- [PROBLEM]: Return only the lines starting at the line that contains "Is (221,467) farther" and ending with the final line of the listing; include both endpoints.

- [RECORD LIST]:

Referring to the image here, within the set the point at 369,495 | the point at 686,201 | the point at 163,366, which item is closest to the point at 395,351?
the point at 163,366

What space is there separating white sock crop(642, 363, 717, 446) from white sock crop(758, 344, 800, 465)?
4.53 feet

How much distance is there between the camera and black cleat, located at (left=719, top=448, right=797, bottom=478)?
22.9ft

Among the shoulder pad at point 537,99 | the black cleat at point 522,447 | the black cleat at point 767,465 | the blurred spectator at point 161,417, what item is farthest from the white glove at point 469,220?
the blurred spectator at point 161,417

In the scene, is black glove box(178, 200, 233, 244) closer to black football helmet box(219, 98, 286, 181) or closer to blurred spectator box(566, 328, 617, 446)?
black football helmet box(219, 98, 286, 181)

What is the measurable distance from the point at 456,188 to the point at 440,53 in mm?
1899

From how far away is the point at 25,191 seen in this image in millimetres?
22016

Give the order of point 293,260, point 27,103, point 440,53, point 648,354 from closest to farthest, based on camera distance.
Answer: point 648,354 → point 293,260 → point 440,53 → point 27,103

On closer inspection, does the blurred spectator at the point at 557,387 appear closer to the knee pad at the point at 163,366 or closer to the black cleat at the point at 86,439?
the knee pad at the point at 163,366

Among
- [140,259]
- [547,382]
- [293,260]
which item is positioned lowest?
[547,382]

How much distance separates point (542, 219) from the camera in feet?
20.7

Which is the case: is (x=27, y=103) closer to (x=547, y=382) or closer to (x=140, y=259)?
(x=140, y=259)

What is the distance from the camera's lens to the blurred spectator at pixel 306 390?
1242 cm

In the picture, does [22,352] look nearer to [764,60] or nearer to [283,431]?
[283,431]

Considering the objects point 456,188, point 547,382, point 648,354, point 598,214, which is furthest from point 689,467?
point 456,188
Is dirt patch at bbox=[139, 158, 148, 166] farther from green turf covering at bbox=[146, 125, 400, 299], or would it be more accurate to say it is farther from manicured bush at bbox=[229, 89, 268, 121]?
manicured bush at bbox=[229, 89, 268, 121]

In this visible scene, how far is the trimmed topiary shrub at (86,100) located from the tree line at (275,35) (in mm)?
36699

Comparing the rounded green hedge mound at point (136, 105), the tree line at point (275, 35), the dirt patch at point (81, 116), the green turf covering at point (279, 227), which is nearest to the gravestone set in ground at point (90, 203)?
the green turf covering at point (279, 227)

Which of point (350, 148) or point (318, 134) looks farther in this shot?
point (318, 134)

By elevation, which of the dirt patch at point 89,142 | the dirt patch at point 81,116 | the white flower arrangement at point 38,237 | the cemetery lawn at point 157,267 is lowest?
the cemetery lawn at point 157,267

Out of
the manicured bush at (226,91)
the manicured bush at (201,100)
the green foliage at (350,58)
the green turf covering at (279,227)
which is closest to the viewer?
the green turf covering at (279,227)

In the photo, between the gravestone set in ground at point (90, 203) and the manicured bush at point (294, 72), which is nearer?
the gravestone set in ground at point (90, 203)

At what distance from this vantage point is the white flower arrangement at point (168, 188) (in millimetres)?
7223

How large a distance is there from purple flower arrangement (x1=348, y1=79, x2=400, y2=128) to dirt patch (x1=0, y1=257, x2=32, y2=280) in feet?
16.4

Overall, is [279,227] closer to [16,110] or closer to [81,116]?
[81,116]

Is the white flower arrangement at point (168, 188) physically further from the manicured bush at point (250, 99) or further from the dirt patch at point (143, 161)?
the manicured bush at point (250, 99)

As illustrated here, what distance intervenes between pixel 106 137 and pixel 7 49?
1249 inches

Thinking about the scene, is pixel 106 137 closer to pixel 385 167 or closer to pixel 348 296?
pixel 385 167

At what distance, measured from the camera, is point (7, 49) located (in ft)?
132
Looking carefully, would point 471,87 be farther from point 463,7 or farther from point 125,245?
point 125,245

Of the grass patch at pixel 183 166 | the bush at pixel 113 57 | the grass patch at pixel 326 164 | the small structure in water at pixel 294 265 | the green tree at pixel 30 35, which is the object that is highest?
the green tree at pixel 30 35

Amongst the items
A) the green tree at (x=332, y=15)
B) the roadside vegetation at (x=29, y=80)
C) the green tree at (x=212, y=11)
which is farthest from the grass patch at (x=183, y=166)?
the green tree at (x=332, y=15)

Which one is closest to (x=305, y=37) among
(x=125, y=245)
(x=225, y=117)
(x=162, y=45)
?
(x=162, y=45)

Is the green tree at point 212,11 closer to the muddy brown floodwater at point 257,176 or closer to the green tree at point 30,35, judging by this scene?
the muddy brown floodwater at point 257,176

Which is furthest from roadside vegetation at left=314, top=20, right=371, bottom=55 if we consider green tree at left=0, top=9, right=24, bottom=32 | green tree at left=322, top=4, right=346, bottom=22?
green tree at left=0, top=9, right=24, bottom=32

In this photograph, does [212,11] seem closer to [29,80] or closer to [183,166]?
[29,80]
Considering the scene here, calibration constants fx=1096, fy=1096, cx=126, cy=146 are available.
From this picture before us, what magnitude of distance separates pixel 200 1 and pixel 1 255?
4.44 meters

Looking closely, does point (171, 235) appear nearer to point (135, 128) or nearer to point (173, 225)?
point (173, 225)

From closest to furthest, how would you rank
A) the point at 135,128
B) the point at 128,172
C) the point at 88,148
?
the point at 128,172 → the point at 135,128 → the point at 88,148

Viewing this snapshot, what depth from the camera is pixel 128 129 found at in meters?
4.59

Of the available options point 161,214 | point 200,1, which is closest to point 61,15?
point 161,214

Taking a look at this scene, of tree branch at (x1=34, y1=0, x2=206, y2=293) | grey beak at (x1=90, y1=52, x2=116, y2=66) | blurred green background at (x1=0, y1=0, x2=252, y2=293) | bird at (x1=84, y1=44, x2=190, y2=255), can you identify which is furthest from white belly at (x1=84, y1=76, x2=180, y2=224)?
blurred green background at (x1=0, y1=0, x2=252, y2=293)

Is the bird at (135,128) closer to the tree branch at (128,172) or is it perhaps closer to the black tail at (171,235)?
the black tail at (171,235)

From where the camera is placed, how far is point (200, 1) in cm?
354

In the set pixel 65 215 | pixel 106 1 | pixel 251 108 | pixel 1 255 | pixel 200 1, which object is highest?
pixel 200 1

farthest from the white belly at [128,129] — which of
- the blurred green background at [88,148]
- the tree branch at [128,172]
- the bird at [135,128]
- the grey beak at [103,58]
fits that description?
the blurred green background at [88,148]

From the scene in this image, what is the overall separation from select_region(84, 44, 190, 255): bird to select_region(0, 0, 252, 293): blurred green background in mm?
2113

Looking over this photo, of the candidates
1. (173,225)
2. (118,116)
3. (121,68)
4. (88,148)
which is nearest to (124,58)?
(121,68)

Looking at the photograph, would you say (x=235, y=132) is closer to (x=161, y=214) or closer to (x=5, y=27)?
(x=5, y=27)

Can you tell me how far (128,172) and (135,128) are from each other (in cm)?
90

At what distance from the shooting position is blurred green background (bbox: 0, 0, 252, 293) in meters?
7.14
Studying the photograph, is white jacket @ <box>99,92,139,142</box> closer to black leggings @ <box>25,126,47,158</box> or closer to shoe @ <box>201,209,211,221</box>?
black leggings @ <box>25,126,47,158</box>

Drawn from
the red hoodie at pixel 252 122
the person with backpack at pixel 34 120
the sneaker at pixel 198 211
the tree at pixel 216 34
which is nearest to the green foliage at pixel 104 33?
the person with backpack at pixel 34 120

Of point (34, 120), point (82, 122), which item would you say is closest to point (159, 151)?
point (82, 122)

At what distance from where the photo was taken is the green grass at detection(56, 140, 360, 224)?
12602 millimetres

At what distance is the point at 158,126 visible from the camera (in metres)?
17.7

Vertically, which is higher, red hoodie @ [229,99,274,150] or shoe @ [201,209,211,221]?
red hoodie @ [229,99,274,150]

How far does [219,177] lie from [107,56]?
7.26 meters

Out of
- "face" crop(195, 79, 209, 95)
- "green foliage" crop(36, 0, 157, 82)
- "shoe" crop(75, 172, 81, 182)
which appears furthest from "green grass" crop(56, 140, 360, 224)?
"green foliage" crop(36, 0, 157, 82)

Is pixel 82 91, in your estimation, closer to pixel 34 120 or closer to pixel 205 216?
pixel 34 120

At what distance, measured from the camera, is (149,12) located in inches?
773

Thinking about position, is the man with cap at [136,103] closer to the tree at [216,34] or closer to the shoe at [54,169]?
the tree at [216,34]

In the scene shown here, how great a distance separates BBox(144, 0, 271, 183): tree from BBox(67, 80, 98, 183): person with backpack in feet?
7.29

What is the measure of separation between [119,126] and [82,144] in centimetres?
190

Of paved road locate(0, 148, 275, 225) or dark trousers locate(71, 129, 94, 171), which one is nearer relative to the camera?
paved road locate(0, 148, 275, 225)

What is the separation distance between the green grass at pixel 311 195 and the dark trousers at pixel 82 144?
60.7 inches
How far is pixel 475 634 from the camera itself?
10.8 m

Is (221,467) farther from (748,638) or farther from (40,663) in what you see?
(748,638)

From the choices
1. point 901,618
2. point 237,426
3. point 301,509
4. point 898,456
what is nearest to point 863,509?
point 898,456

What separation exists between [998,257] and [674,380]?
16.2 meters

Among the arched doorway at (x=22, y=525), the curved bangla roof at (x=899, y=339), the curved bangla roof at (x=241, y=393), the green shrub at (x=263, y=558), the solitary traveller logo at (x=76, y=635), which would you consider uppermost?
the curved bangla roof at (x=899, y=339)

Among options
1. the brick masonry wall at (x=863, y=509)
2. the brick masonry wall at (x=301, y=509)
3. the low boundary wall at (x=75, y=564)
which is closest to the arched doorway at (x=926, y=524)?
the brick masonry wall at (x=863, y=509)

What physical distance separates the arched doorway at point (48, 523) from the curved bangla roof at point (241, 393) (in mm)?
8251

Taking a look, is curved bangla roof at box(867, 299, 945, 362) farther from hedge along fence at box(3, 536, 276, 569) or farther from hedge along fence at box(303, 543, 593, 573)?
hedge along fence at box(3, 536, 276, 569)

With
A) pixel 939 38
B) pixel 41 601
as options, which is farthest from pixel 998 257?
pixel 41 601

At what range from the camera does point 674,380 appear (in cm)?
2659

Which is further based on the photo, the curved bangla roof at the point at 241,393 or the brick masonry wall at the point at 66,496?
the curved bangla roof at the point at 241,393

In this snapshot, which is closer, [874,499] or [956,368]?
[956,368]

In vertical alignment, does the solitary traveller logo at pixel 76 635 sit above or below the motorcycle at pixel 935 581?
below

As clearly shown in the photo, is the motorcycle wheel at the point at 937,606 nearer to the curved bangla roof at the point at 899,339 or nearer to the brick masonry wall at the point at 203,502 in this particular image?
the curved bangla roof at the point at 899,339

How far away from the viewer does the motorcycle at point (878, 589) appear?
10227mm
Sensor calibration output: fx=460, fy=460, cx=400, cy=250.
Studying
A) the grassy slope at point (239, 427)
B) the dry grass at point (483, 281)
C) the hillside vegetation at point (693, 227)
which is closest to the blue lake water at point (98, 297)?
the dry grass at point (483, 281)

- [FINAL RESULT]:
Is (221,467) farther from (748,638) or farther from (40,663) in what you see?
(748,638)

From the choices
1. point 901,618
2. point 237,426
3. point 301,509
4. point 898,456
what is nearest to point 863,509?
point 898,456

What separation exists between [998,257] and [674,380]?
16.2 meters

Among the arched doorway at (x=22, y=525), the curved bangla roof at (x=899, y=339), the curved bangla roof at (x=241, y=393), the green shrub at (x=263, y=558), the solitary traveller logo at (x=76, y=635), which would you consider uppermost?
the curved bangla roof at (x=899, y=339)

Among options
1. the brick masonry wall at (x=863, y=509)
2. the brick masonry wall at (x=301, y=509)
3. the low boundary wall at (x=75, y=564)
which is closest to the arched doorway at (x=926, y=524)?
the brick masonry wall at (x=863, y=509)

What physical distance separates the arched doorway at point (48, 523) from the curved bangla roof at point (241, 393) (in mm)?
8251

Taking a look, is curved bangla roof at box(867, 299, 945, 362) farther from hedge along fence at box(3, 536, 276, 569) or farther from hedge along fence at box(303, 543, 593, 573)?
hedge along fence at box(3, 536, 276, 569)

With
A) pixel 939 38
B) pixel 41 601
as options, which is farthest from pixel 998 257?
pixel 41 601

At what range from the camera does point 674,380 appear (in cm)?
2659

Which is further based on the photo, the curved bangla roof at the point at 241,393 or the brick masonry wall at the point at 66,496?
the curved bangla roof at the point at 241,393

In this snapshot, which is closer, [874,499] or [956,368]?
[956,368]

In vertical alignment, does the solitary traveller logo at pixel 76 635 sit above or below the motorcycle at pixel 935 581?
below

As clearly shown in the photo, is the motorcycle wheel at the point at 937,606 nearer to the curved bangla roof at the point at 899,339 or nearer to the brick masonry wall at the point at 203,502 in this particular image?
the curved bangla roof at the point at 899,339

How far away from the viewer does the motorcycle at point (878, 589) appear?
10227mm
Sensor calibration output: fx=460, fy=460, cx=400, cy=250.
Studying
A) the grassy slope at point (239, 427)
B) the dry grass at point (483, 281)
C) the hillside vegetation at point (693, 227)
which is closest to the blue lake water at point (98, 297)?
the dry grass at point (483, 281)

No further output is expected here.